> _Aim of the task_: Print, please, the line that contains "Which of (x=247, y=217), (x=342, y=210), (x=268, y=188)" and each line after it to the end of the entries, unchanged and with nothing else.

> _Data for this task_:
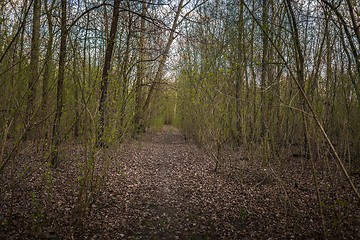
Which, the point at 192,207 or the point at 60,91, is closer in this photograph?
the point at 192,207

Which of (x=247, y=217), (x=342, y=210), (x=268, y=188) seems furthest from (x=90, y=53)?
(x=342, y=210)

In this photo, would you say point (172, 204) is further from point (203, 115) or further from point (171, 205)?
point (203, 115)

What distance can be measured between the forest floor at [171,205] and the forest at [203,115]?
2 cm

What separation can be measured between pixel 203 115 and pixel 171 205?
2.70 meters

> _Result of the exercise_:
Which of (x=247, y=217), (x=342, y=210), (x=268, y=188) seems furthest from (x=90, y=53)?
(x=342, y=210)

In this photo, would you say point (172, 204) is further from point (203, 115) or further from point (171, 205)?
point (203, 115)

What distance can be measured between the forest floor at [171,205] and the forest at [203,115]?
2 cm

What separation can be measured between pixel 203 115 and pixel 171 205?
2.70 meters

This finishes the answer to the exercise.